== Segment start ==

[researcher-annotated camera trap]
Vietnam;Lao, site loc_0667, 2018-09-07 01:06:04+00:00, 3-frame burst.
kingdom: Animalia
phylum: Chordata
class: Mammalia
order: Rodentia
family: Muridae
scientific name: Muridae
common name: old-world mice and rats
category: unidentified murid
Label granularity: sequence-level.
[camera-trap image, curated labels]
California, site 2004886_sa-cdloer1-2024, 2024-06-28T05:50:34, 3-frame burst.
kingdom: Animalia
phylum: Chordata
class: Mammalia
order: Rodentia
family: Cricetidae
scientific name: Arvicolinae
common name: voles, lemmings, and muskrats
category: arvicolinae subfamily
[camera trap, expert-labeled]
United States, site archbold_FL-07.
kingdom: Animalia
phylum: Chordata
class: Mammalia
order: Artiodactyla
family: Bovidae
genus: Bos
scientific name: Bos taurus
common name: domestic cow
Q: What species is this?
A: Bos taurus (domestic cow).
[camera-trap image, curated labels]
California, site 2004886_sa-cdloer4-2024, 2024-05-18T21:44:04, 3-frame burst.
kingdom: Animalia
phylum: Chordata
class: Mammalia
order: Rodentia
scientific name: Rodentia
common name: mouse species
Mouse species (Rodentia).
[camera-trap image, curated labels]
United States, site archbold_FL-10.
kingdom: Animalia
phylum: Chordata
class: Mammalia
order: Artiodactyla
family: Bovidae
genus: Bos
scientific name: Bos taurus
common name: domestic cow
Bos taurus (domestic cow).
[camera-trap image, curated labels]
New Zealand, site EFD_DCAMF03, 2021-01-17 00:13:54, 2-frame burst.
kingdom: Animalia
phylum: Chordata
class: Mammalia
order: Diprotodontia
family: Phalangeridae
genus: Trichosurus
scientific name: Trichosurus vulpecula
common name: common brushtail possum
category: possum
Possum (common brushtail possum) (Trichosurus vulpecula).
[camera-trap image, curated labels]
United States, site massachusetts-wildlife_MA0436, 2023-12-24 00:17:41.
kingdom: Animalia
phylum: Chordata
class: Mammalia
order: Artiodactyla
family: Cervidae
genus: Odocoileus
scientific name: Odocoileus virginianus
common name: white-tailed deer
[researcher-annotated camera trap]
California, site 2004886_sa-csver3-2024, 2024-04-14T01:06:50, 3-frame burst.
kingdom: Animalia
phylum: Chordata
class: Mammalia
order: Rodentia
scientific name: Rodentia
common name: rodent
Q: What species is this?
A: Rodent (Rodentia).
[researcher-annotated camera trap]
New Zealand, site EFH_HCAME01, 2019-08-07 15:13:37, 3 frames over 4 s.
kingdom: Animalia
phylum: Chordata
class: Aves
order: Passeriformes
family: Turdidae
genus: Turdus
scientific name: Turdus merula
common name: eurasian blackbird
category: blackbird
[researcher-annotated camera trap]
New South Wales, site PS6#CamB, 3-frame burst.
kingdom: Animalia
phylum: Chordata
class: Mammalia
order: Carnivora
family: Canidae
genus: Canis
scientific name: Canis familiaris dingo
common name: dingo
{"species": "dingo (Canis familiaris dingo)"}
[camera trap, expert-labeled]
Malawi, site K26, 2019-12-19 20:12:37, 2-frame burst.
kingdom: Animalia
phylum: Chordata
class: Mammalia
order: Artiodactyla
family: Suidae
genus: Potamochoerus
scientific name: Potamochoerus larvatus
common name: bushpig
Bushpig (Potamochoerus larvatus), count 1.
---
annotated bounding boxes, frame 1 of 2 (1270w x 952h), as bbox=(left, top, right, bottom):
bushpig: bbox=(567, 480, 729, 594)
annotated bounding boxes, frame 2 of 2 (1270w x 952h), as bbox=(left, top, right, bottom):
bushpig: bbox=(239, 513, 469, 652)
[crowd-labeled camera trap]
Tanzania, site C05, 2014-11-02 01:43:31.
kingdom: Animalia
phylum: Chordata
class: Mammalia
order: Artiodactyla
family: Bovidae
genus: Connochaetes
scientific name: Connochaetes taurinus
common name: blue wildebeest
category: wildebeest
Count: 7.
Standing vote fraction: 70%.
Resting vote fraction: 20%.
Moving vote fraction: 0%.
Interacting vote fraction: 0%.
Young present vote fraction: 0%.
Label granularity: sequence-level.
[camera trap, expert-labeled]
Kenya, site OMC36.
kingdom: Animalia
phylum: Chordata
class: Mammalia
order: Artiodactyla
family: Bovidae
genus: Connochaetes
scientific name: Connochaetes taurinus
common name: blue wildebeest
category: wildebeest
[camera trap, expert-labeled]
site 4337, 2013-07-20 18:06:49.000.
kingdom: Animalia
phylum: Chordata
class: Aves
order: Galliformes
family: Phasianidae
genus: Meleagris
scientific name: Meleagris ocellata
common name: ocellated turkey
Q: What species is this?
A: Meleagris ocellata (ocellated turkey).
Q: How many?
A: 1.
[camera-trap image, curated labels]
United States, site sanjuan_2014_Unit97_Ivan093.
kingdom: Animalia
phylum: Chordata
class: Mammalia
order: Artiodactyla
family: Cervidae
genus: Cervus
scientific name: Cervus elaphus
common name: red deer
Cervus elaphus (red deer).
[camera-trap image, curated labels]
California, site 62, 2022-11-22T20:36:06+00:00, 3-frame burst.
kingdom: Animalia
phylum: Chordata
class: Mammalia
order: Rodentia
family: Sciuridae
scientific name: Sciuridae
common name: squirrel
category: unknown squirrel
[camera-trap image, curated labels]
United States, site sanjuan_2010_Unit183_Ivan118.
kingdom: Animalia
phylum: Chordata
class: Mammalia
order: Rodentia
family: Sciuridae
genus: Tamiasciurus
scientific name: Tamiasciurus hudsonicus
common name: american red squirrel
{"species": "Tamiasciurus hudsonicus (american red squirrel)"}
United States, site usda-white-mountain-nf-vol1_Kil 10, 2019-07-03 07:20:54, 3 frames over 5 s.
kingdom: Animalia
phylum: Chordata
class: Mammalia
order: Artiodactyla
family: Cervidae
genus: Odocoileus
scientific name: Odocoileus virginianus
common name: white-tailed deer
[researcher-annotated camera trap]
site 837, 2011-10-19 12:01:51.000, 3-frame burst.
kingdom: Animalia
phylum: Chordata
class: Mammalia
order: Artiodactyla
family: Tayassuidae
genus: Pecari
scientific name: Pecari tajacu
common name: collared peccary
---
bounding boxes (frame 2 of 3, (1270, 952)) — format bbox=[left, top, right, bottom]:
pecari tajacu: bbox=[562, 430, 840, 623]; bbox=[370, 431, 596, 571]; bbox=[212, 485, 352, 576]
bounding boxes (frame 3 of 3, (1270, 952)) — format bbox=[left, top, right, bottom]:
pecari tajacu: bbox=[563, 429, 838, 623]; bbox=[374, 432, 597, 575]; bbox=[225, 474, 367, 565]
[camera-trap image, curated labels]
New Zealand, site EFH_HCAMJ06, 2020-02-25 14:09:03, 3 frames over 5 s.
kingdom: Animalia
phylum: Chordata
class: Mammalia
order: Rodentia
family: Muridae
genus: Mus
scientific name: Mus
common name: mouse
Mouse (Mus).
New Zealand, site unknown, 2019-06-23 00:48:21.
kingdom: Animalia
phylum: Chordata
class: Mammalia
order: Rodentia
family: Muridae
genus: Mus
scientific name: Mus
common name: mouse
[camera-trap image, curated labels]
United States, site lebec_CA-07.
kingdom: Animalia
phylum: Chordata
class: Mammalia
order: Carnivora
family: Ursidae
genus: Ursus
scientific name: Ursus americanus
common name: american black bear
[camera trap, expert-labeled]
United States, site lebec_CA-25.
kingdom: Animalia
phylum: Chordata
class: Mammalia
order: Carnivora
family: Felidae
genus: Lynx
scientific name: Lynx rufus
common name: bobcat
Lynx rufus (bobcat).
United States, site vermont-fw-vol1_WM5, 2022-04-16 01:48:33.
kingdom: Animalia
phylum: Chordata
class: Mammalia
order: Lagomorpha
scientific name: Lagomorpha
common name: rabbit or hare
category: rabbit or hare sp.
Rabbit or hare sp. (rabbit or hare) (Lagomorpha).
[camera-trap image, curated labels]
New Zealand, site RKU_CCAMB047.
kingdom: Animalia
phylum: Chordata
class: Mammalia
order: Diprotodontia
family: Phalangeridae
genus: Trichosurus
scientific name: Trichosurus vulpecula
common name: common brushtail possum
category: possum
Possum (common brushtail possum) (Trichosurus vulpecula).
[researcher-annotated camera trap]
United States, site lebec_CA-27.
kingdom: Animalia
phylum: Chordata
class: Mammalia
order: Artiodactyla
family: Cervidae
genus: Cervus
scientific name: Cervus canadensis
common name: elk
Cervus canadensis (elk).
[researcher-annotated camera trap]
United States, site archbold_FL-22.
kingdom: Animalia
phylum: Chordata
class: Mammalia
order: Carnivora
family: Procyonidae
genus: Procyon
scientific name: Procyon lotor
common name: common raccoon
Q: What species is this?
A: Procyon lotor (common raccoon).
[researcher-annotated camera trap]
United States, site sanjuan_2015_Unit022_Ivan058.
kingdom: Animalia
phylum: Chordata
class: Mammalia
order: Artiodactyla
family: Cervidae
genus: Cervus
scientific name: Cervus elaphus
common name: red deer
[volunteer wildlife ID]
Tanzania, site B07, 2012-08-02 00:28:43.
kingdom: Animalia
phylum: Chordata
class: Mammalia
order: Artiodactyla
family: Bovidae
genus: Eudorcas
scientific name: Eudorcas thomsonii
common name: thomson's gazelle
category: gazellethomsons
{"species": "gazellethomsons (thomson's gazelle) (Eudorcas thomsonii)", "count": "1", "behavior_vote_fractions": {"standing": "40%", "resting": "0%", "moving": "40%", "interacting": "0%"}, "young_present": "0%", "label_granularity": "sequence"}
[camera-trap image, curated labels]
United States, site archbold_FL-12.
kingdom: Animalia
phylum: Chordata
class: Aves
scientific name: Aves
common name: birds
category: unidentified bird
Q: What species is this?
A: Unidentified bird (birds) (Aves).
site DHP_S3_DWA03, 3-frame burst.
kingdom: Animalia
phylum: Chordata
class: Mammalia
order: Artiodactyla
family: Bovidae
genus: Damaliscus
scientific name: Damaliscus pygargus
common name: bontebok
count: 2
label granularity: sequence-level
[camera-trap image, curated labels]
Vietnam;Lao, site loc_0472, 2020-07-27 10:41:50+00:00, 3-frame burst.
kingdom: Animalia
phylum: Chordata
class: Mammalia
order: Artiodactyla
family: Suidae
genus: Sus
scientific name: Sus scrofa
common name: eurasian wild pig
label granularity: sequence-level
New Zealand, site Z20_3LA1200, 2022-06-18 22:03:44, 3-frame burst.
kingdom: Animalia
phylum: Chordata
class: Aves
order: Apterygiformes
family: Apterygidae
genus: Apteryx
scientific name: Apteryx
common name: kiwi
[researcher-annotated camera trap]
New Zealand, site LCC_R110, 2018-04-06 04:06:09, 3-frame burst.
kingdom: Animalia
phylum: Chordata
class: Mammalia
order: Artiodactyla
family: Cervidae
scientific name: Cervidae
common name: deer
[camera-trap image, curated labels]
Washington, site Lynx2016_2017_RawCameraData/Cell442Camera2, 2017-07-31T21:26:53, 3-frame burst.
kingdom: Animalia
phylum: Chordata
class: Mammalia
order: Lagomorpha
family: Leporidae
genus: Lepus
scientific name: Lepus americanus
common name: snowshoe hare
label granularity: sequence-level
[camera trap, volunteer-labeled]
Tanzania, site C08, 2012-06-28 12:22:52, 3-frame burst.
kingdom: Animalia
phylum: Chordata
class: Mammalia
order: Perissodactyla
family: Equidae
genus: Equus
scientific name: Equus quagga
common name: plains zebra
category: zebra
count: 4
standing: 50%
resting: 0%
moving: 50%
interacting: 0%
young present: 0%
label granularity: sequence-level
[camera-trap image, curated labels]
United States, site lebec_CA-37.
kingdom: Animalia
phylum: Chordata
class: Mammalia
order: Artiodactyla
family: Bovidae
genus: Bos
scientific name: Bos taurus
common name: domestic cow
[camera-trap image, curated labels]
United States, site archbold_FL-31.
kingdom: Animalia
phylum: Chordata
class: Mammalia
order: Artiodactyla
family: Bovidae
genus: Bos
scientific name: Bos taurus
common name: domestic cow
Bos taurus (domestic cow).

== Segment end ==

#### Task objective
Set down the line that contains "scientific name: Lepus americanus" exactly. Do the same for each later line of the data, through the end, and add nothing.

#### Solution to this task
scientific name: Lepus americanus
common name: snowshoe hare
label granularity: sequence-level
[camera trap, volunteer-labeled]
Tanzania, site C08, 2012-06-28 12:22:52, 3-frame burst.
kingdom: Animalia
phylum: Chordata
class: Mammalia
order: Perissodactyla
family: Equidae
genus: Equus
scientific name: Equus quagga
common name: plains zebra
category: zebra
count: 4
standing: 50%
resting: 0%
moving: 50%
interacting: 0%
young present: 0%
label granularity: sequence-level
[camera-trap image, curated labels]
United States, site lebec_CA-37.
kingdom: Animalia
phylum: Chordata
class: Mammalia
order: Artiodactyla
family: Bovidae
genus: Bos
scientific name: Bos taurus
common name: domestic cow
[camera-trap image, curated labels]
United States, site archbold_FL-31.
kingdom: Animalia
phylum: Chordata
class: Mammalia
order: Artiodactyla
family: Bovidae
genus: Bos
scientific name: Bos taurus
common name: domestic cow
Bos taurus (domestic cow).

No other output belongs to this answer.